Hak Guna Bangunan (HGB) adalah hak untuk mendirikan dan mempunyai bangunan-bangunan atas tanah yang bukan miliknya sendiri, dengan jangka waktu paling lama 30 tahun. Atas permintaan pemegang hak dan dengan mengingat keperluan serta keadaan bangunan-bangunannya, jangka waktu tersebut dapat diperpanjang dengan waktu paling lama 20 tahun. Hak guna bangunan dapat beralih dan dialihkan kepada pihak lain. Yang dapat mempunyai hak guna bangunan adalah : a. Warga negara Indonesia; b. Badan hukum yang didirikan menurut hukum Indonesia dan berkedudukan di Indonesia. Orang atau badan hukum yang mempunyai syarat-syarat tersebut dalam jangka waktu 1 tahun wajib melepaskan atau mengalihkan hak itu kepada pihak lain yang memenuhi syarat. Ketentuan ini berlaku juga terhadap pihak yang memperoleh syarat-syarat tersebut. Jika hak guna bangunan yang bersangkutan tidak dilepaskan atau dialihkan dalam jangka waktu tersebut, maka hak itu hapus karena hukum, dengan ketentuan, bahwa hak-hak pihak lain akan diindahkan, menurut ketentuan-ketentuan yang ditetapkan dengan Peraturan Pemerintah.

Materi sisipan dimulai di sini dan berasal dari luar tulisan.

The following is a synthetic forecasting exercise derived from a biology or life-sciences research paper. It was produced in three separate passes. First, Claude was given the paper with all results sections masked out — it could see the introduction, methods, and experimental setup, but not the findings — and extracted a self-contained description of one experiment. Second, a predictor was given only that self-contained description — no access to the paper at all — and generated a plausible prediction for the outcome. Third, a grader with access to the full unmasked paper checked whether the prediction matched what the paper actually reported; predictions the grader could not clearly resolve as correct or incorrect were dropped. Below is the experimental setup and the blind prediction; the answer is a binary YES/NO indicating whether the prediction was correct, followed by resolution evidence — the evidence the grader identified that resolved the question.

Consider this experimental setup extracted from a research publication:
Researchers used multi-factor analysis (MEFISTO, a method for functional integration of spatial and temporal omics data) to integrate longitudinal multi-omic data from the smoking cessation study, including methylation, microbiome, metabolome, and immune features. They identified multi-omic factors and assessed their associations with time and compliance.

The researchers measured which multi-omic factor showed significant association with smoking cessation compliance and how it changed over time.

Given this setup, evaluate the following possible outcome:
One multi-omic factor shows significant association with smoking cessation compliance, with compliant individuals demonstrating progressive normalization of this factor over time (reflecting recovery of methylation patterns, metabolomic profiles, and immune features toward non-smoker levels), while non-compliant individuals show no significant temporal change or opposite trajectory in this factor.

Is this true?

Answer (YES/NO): NO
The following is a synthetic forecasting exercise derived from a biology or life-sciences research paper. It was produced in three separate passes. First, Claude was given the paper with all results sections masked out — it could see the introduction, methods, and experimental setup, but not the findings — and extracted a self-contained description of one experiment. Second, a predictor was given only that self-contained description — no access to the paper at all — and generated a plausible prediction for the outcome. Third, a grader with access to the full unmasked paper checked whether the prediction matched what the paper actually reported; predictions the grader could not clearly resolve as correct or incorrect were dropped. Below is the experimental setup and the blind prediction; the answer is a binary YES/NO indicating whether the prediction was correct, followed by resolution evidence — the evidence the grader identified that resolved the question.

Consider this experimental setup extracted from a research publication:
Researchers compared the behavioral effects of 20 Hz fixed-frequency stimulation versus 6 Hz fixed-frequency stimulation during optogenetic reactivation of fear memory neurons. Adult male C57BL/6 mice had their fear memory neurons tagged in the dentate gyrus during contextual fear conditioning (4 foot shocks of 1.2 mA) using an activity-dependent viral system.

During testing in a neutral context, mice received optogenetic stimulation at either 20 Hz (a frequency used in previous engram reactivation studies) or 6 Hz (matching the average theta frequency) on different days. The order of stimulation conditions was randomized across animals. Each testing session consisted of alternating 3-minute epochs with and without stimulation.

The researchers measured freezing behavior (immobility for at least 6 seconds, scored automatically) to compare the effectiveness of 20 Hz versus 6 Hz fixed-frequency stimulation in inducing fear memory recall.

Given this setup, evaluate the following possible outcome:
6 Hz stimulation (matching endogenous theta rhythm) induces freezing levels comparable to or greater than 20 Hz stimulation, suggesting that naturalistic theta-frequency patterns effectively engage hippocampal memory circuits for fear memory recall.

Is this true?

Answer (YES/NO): YES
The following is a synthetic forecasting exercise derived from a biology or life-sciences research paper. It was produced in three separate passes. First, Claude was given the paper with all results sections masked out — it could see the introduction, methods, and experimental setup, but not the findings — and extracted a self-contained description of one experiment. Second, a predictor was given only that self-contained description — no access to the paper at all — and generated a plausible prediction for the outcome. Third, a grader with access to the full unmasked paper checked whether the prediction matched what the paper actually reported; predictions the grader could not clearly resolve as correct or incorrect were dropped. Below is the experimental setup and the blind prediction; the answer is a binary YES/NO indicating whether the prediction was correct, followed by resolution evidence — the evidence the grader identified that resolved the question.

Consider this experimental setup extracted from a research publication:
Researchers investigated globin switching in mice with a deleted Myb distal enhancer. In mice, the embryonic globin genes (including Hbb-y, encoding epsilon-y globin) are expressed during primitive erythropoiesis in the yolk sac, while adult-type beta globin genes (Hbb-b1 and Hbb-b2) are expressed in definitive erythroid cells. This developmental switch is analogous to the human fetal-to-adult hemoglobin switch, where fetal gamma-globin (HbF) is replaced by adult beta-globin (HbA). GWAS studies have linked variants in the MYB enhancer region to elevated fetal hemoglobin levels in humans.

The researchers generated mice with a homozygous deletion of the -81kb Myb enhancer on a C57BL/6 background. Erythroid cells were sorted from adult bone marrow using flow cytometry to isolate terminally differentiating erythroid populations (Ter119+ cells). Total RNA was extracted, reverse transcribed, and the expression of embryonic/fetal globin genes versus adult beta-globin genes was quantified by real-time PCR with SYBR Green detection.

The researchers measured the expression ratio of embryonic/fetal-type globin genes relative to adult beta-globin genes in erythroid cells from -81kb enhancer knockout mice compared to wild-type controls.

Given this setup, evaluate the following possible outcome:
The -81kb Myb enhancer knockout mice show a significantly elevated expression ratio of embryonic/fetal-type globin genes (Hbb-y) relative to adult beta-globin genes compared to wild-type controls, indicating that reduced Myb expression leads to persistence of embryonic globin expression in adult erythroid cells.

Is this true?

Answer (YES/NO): NO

Hak guna bangunan terjadi :

  1. mengenai tanah yang dikuasai langsung oleh Negara : karena penetapan Pemerintah;
  2. mengenai berbentuk otentik antara pemilik tanah yang bersangkutan dengan pihak lain yang akan memperoleh hak guna bangunan itu, yang bermaksud menimbulkan hak tersebut.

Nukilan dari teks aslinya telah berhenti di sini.